W miniony wtorek pokrzywdzony mężczyzna umówił się w Jeleniej Górze z 39-latkiem, aby sfinalizować ustaloną wcześniej transakcję. Niedoszły sprzedawca złota przyjechał renault laguną w towarzystwie zamaskowanych mężczyzn, którzy mieli na ubraniach napis „policja”. Kiedy kupiec wsiadł do auta, został pobity i okradziony z 25 tysięcy złotych.

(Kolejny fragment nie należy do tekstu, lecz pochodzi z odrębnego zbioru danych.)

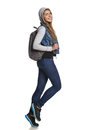 Hiking girl hiker backpack full length walking studio Royalty Free Stock Photography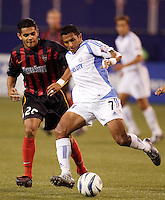 The MetroStars' Amado Guevara shadows the Wizard's Diego Gutierrez. The Kansas City Wizards were defeated by  the NY/NJ MetroStars to a 1 to 0 at Giant's Stadium, East Rutherford, NJ, on May 30, 2004.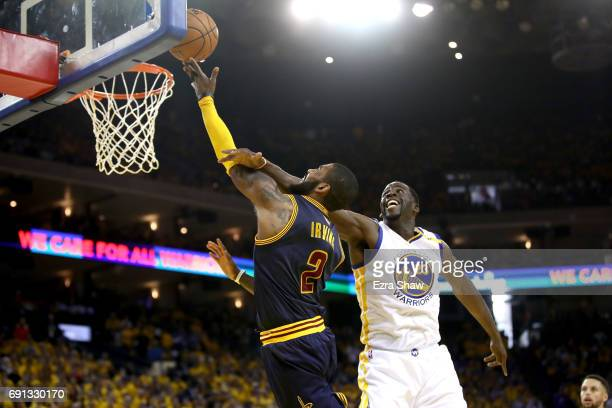Kyrie Irving of the Cleveland Cavaliers goes up for a shot against Draymond Green of the Golden State Warriors in Game 1 of the 2017 NBA Finals at...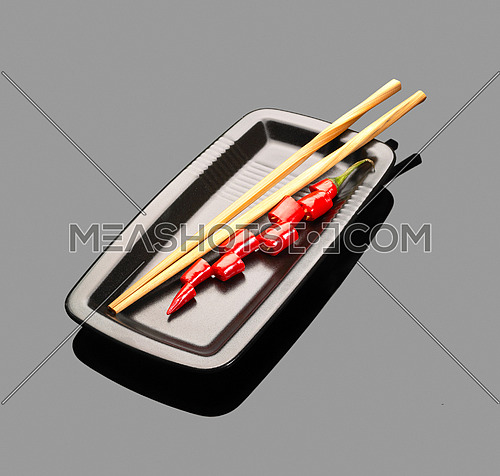 fresh red chili peppers on a plate with chopstikcs over grey reflective surface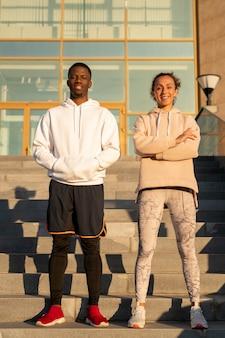 Heureux jeune couple sportif interculturel en vêtements de sport debout contre l'escalier et l'architecture moderne en milieu urbain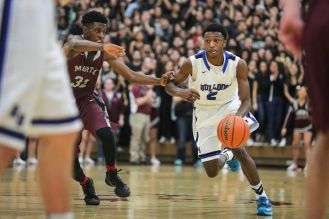 RBHS sophomore guard Jalen Clanton, right, dribbles the ball up court against Morton senior Dexter Dale. Clanton scored 15 points in the Bulldogs' 66-61 win. (Chandler West/Staff Photographer)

O fakcie powiadomił policję, a jeleniogórska drogówka wszczęła pościg za uciekającymi laguną rabusiami. Ci na sygnały do zatrzymania się, przyspieszyli. W jednej z miejscowości powiatu jaworskiego wjechali w polną drogę, porzucili auto i chcieli pieszo oddalić się w kierunku lasu. Dwóch sprawców ujęto po tym, jak policja oddała strzały ostrzegawcze. – Trzeciego, który ukrył się za snopkiem siana, schwytali policjanci z Jawora, którzy wraz z psem tropiącym wzięli udział w akcji – poinformowała podinspektor Edyta Bagrowska z Komendy Miejskiej Policji w Jeleniej Górze.
Sprawcy, 56-letni mieszkaniec Raciborza i dwóch jeleniogórzan w wieku 30 i 39 lat, odpowiedzą za rozbój. Samochód, którym się poruszali, należał do raciborzanina, jednak miał zamontowane fikcyjne numery rejestracyjne.